- [INSTRUCTIONS FOR THE TASK]
Copy the data word for word, starting at the line that contains "Looking carefully, does" and continuing through the final line of the data.

- [SUPPLIED DATA]
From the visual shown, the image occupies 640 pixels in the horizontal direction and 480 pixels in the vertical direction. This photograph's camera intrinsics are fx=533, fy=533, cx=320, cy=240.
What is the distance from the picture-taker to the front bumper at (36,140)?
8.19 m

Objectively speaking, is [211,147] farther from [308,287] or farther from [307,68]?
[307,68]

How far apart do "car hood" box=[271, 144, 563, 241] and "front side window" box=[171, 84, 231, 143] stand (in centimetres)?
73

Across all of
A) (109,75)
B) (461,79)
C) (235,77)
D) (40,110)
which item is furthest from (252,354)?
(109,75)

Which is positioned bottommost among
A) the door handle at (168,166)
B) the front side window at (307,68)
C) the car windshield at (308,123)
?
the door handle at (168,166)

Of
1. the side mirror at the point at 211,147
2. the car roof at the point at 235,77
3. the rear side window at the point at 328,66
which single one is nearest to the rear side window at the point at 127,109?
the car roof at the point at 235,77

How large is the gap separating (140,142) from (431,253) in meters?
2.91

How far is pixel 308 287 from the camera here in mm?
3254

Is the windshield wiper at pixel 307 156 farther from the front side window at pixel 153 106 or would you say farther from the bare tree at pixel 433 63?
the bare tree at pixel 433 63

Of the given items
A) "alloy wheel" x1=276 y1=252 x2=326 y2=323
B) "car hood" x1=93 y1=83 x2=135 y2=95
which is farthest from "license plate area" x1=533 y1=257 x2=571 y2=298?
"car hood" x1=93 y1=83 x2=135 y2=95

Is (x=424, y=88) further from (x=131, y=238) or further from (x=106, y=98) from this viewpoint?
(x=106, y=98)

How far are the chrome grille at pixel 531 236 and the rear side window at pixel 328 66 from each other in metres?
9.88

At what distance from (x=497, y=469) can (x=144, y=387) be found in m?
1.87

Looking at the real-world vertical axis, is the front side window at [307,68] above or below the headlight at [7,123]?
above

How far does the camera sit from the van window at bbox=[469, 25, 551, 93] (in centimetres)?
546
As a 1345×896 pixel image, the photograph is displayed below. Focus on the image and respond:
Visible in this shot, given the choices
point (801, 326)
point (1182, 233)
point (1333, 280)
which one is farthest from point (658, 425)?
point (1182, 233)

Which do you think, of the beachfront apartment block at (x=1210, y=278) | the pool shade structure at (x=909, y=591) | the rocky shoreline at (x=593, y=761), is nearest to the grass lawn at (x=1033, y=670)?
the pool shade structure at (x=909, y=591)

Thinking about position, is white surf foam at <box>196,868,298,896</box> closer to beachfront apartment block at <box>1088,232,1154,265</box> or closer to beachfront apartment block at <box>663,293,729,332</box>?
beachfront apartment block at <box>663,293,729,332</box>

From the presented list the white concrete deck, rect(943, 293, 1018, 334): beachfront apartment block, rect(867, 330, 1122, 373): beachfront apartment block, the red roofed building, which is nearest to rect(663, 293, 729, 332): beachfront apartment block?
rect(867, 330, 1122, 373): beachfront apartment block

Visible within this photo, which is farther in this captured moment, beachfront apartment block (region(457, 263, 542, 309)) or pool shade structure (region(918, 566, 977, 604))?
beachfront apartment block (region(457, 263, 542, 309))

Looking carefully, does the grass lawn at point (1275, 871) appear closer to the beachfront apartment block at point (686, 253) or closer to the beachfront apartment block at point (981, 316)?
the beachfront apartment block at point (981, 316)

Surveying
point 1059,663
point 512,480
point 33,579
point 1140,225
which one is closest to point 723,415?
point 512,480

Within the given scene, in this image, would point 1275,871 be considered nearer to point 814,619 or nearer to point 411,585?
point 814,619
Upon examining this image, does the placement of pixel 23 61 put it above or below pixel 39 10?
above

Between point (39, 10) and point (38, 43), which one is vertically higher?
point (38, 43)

- [EXERCISE ANSWER]
Looking carefully, does the grass lawn at point (1275, 871) appear closer to the beachfront apartment block at point (686, 253) or closer to the beachfront apartment block at point (981, 316)?
the beachfront apartment block at point (981, 316)

Surveying
point 1059,663
point 512,480
point 33,579
point 1140,225
which one is closest to point 723,415?
point 512,480

Within the given scene, in this image, would point 1275,871 be considered nearer to point 814,619 or nearer to point 411,585?
point 814,619
Upon examining this image, does the placement of pixel 23 61 put it above or below pixel 39 10?
above

Between point (39, 10) and point (38, 43), which one is vertically higher?
point (38, 43)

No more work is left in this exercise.